Excerpts from spatial question data:
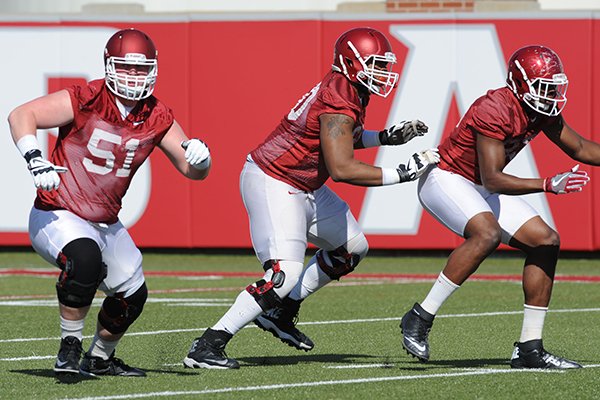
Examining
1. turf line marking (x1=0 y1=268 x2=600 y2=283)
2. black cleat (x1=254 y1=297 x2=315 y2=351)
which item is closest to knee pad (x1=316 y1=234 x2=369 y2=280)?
black cleat (x1=254 y1=297 x2=315 y2=351)

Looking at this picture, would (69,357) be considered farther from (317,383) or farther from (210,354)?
(317,383)

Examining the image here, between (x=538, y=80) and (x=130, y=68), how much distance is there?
87.4 inches

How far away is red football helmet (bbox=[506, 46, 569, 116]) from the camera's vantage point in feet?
24.3

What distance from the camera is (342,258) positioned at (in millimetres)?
7898

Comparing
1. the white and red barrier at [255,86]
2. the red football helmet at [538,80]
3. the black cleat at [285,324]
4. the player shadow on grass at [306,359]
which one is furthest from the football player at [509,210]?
the white and red barrier at [255,86]

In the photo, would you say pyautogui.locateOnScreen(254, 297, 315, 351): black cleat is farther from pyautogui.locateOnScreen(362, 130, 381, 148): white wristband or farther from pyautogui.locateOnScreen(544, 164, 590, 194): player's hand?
pyautogui.locateOnScreen(544, 164, 590, 194): player's hand

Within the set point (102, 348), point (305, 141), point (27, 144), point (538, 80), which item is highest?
point (538, 80)

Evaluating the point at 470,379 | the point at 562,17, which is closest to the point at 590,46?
the point at 562,17

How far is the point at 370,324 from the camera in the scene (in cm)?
964

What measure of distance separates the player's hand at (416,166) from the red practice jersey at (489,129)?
0.39m

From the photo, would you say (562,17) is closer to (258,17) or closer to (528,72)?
(258,17)

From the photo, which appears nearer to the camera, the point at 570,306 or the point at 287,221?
the point at 287,221

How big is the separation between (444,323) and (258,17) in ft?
22.1

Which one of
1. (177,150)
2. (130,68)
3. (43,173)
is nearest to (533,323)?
(177,150)
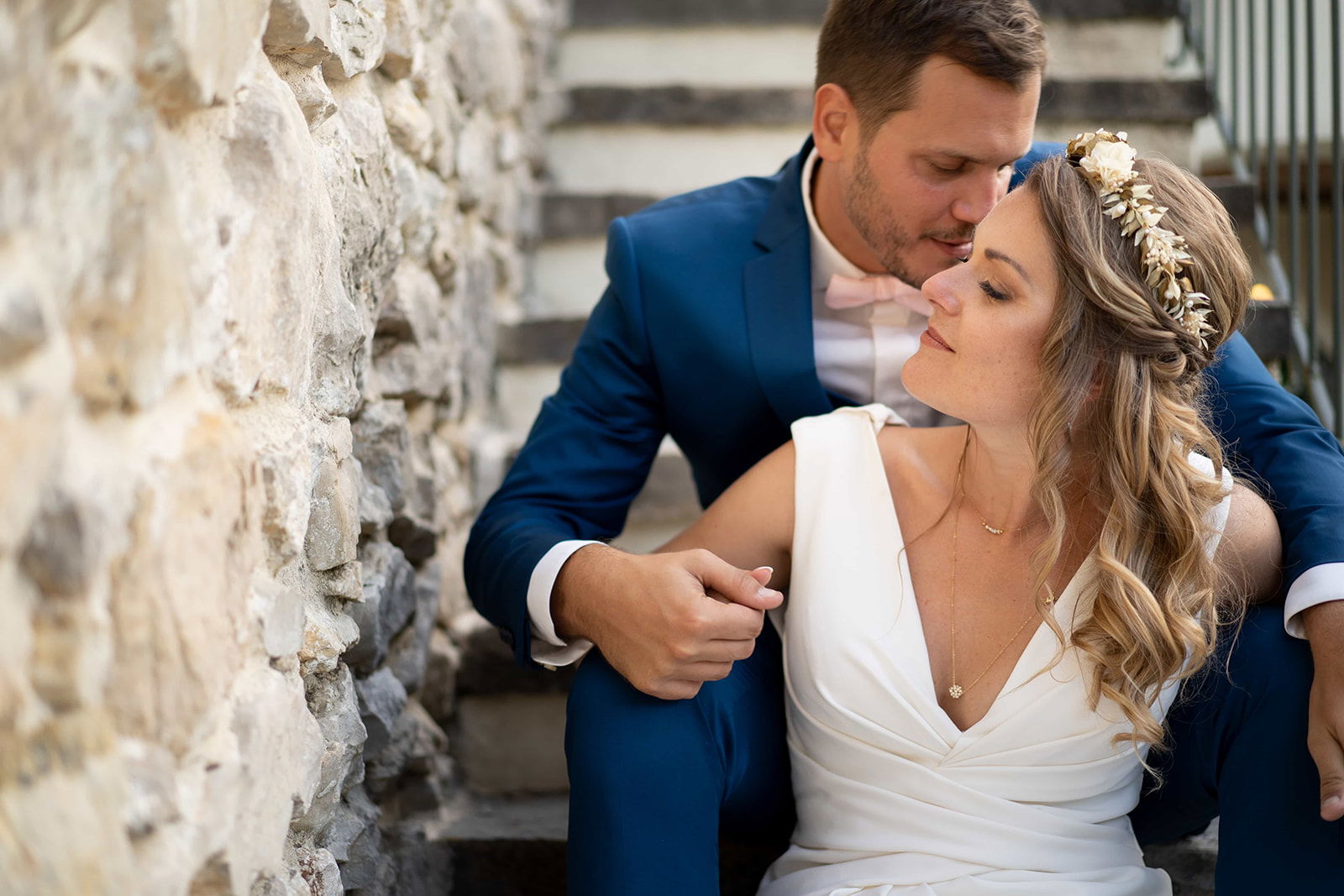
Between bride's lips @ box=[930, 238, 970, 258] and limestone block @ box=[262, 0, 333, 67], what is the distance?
0.98 m

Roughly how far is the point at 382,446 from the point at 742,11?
209 centimetres

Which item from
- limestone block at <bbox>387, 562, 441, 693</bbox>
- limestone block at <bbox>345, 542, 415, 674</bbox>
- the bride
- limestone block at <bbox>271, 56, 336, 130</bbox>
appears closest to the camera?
limestone block at <bbox>271, 56, 336, 130</bbox>

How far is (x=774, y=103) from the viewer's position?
2934 millimetres

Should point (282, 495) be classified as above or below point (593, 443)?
above

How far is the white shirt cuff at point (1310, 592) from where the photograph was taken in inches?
50.8

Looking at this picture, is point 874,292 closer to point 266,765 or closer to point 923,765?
point 923,765

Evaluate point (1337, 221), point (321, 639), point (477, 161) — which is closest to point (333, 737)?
point (321, 639)

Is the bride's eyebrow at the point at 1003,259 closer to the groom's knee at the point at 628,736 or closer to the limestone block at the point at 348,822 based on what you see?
the groom's knee at the point at 628,736

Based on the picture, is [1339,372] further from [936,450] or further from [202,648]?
[202,648]

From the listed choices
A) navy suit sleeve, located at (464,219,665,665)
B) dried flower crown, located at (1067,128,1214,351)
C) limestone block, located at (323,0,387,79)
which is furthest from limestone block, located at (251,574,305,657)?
dried flower crown, located at (1067,128,1214,351)

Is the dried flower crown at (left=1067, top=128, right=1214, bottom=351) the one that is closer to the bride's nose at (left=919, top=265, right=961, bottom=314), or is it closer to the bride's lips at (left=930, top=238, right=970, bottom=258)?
the bride's nose at (left=919, top=265, right=961, bottom=314)

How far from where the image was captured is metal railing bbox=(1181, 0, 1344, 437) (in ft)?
7.23

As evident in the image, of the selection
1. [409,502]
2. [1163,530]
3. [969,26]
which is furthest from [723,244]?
[1163,530]

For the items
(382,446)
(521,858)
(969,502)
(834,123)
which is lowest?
(521,858)
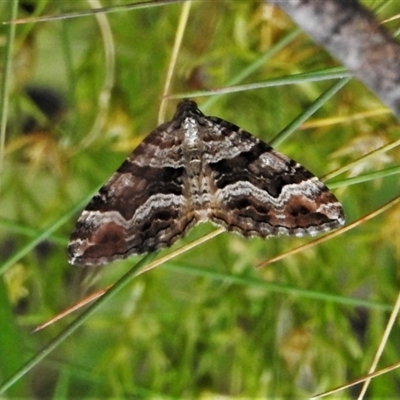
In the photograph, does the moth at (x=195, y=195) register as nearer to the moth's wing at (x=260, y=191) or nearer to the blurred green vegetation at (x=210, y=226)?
the moth's wing at (x=260, y=191)

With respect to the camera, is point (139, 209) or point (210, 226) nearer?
point (139, 209)

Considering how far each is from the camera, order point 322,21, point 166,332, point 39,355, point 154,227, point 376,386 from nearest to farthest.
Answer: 1. point 322,21
2. point 39,355
3. point 154,227
4. point 376,386
5. point 166,332

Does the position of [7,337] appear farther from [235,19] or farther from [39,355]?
[235,19]

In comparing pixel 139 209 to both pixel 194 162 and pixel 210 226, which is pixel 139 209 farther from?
pixel 210 226

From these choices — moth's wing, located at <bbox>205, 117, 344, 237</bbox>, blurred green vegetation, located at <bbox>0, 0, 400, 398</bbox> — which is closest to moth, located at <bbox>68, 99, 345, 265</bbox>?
moth's wing, located at <bbox>205, 117, 344, 237</bbox>

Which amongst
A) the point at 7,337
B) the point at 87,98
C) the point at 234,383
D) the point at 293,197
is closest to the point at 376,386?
the point at 234,383

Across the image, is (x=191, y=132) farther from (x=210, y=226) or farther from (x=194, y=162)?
(x=210, y=226)

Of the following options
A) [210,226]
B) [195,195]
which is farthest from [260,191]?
[210,226]
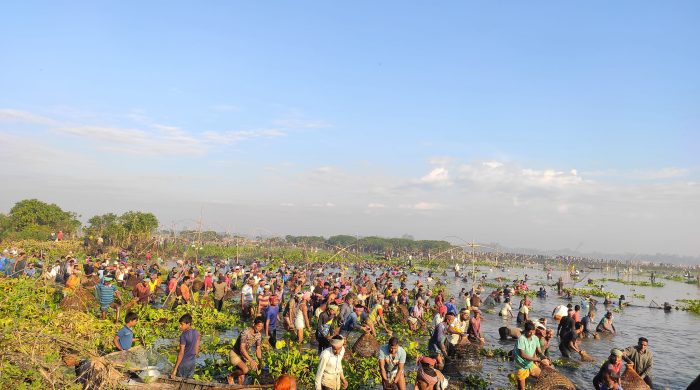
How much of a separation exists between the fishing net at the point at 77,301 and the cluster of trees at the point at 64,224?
32.9 meters

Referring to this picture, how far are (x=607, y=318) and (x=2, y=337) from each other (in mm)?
24962

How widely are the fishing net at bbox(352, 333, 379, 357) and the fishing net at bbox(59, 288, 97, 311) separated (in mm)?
9029

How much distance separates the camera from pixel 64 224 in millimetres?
52375

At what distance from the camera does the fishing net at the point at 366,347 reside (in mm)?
14031

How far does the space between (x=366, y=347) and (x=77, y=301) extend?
409 inches

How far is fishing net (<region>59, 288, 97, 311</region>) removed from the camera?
602 inches

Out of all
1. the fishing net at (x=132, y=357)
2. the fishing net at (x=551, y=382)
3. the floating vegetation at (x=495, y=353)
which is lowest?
the floating vegetation at (x=495, y=353)

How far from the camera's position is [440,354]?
42.2ft

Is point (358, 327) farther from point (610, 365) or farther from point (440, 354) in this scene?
point (610, 365)

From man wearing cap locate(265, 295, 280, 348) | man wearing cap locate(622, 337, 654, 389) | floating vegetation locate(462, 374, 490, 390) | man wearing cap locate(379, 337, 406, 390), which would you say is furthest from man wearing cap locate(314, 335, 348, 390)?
man wearing cap locate(622, 337, 654, 389)

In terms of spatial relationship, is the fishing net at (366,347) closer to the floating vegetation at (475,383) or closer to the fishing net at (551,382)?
the floating vegetation at (475,383)

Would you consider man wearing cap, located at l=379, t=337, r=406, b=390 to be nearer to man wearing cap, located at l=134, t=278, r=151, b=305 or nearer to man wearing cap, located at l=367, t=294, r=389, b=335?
man wearing cap, located at l=367, t=294, r=389, b=335

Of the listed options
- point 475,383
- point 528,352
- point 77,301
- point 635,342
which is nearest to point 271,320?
point 475,383

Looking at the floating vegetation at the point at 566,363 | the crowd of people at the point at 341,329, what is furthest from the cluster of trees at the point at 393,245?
the floating vegetation at the point at 566,363
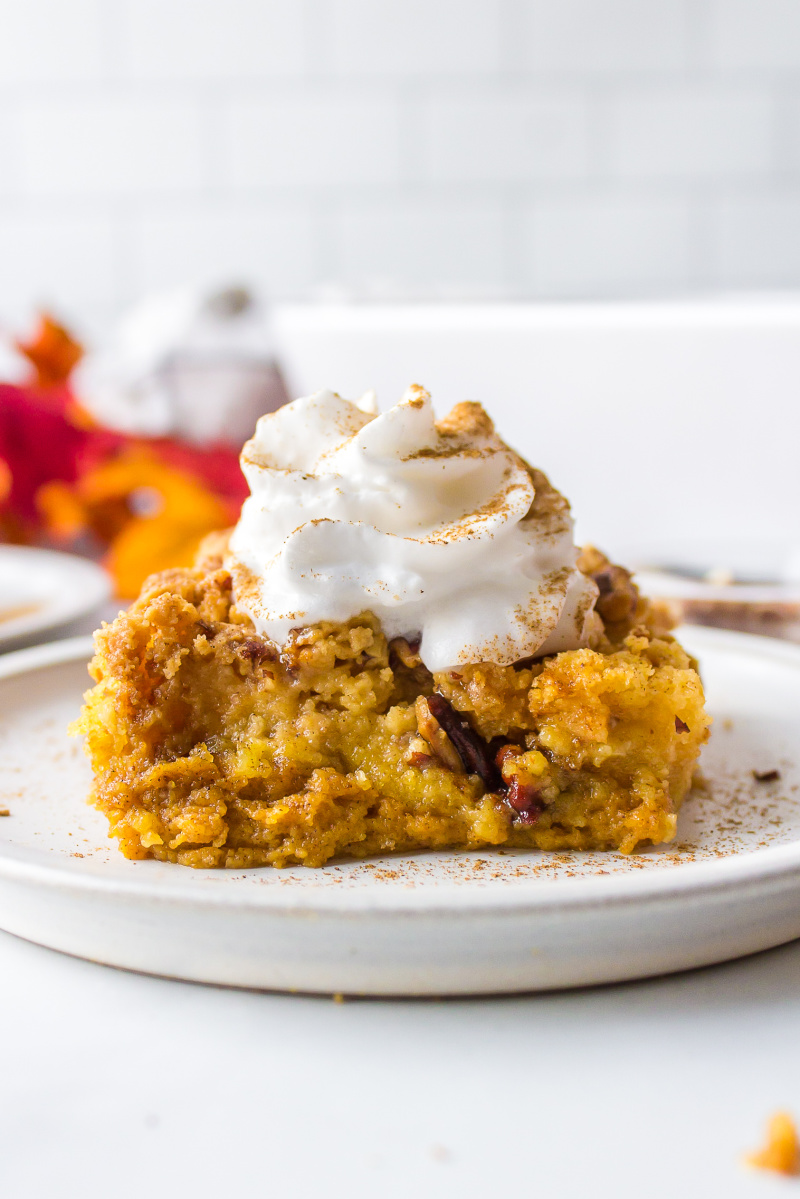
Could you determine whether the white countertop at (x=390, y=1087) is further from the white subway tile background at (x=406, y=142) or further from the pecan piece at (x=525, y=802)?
the white subway tile background at (x=406, y=142)

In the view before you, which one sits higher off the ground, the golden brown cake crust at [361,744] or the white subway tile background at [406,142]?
the white subway tile background at [406,142]

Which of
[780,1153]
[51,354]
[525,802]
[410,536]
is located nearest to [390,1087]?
[780,1153]

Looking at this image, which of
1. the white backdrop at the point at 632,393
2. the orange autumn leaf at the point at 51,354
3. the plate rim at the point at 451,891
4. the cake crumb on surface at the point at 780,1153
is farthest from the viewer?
the orange autumn leaf at the point at 51,354

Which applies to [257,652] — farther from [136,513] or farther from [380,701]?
[136,513]

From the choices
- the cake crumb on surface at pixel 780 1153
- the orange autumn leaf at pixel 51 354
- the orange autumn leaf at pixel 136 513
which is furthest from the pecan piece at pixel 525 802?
the orange autumn leaf at pixel 51 354

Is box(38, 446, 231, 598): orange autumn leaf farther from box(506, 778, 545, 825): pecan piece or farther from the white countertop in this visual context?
the white countertop

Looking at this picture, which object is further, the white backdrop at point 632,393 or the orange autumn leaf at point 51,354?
the orange autumn leaf at point 51,354

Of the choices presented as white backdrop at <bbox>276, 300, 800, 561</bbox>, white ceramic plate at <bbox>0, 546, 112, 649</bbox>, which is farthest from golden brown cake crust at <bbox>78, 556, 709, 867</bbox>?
white backdrop at <bbox>276, 300, 800, 561</bbox>
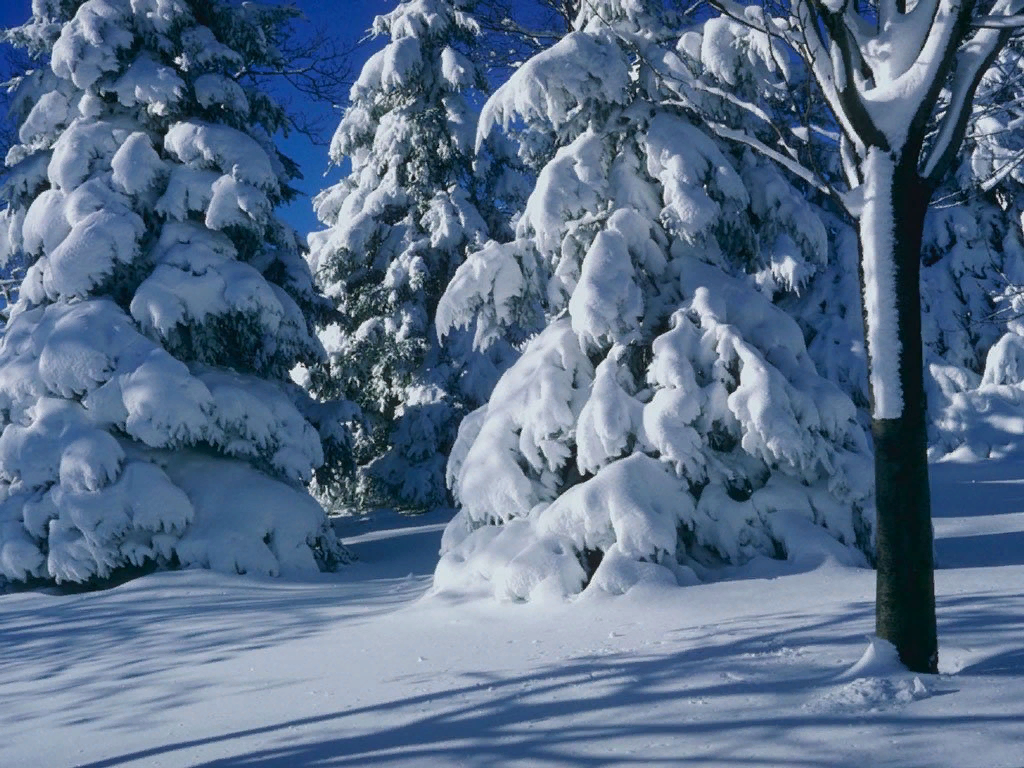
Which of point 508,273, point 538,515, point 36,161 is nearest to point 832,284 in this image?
point 508,273

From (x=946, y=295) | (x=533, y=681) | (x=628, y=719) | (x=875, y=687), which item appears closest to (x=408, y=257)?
(x=946, y=295)

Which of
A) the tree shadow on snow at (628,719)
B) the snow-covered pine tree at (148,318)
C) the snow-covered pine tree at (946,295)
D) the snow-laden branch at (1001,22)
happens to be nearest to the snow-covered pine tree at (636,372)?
the tree shadow on snow at (628,719)

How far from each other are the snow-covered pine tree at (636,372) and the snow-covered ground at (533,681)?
522 millimetres

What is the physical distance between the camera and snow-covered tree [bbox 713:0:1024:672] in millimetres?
4281

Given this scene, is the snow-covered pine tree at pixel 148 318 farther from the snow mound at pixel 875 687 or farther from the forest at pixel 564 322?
the snow mound at pixel 875 687

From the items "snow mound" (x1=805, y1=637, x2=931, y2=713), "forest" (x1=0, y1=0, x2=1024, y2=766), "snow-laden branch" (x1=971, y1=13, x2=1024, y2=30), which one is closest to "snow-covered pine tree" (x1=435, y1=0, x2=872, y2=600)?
"forest" (x1=0, y1=0, x2=1024, y2=766)

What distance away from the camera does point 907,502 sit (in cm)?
428

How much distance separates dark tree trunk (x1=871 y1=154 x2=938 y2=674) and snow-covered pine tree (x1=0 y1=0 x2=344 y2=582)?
7678mm

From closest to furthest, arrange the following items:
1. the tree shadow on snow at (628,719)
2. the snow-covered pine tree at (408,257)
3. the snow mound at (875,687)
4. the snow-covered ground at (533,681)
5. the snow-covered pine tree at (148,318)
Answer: the tree shadow on snow at (628,719)
the snow-covered ground at (533,681)
the snow mound at (875,687)
the snow-covered pine tree at (148,318)
the snow-covered pine tree at (408,257)

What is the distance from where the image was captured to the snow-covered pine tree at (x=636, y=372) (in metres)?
7.19

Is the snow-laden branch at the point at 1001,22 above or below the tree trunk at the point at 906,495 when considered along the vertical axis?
above

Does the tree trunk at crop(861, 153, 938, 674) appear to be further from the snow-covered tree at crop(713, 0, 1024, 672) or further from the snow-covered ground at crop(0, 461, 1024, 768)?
the snow-covered ground at crop(0, 461, 1024, 768)

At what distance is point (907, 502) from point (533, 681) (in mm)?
2212

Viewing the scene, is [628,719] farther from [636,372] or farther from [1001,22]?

What the task requires: Please write out the records again from their beginning through the line containing "209 centimetres", both ends included, and leave the pictures out.

Written response:
Examining
1. turf line marking (x1=0 y1=268 x2=600 y2=283)
2. black cleat (x1=254 y1=297 x2=315 y2=351)
which item is closest to knee pad (x1=316 y1=234 x2=369 y2=280)?
black cleat (x1=254 y1=297 x2=315 y2=351)

Looking at this picture, would (69,357) be considered farther from (317,383) or farther from (210,354)?
(317,383)

Examining the image here, between (x=538, y=80) and (x=130, y=68), how much distance is there?
87.4 inches

How far away is red football helmet (bbox=[506, 46, 569, 116]) from the camera's vantage point in feet?
24.3

What distance from the camera is (342,258) positioned at (in millimetres)?
7898

Comparing
1. the white and red barrier at [255,86]
2. the red football helmet at [538,80]
3. the black cleat at [285,324]
4. the player shadow on grass at [306,359]
which one is furthest from the football player at [509,210]?
the white and red barrier at [255,86]

In the photo, would you say pyautogui.locateOnScreen(254, 297, 315, 351): black cleat is farther from pyautogui.locateOnScreen(362, 130, 381, 148): white wristband or farther from pyautogui.locateOnScreen(544, 164, 590, 194): player's hand?
pyautogui.locateOnScreen(544, 164, 590, 194): player's hand

Within the set point (102, 348), point (305, 141), point (27, 144), point (538, 80), which item is highest?
point (538, 80)

Evaluating the point at 470,379 | the point at 562,17, which is closest to the point at 590,46?
the point at 562,17

How far is the point at 370,324 from the camera in the scene (in cm)?
964

What measure of distance separates the player's hand at (416,166) from the red practice jersey at (489,129)?
0.39m

From the photo, would you say (562,17) is closer to (258,17) or closer to (528,72)?
(258,17)

From the photo, which appears nearer to the camera, the point at 570,306 or the point at 287,221?
the point at 287,221

How big is the separation between (444,323) and (258,17) in ft?
22.1

Which one of
1. (177,150)
2. (130,68)
3. (43,173)
is nearest to (533,323)?
(177,150)
Between bride's lips @ box=[930, 238, 970, 258] and limestone block @ box=[262, 0, 333, 67], what is the distance?
0.98 m

Roughly how far is the point at 382,446 from the point at 742,11?
209 centimetres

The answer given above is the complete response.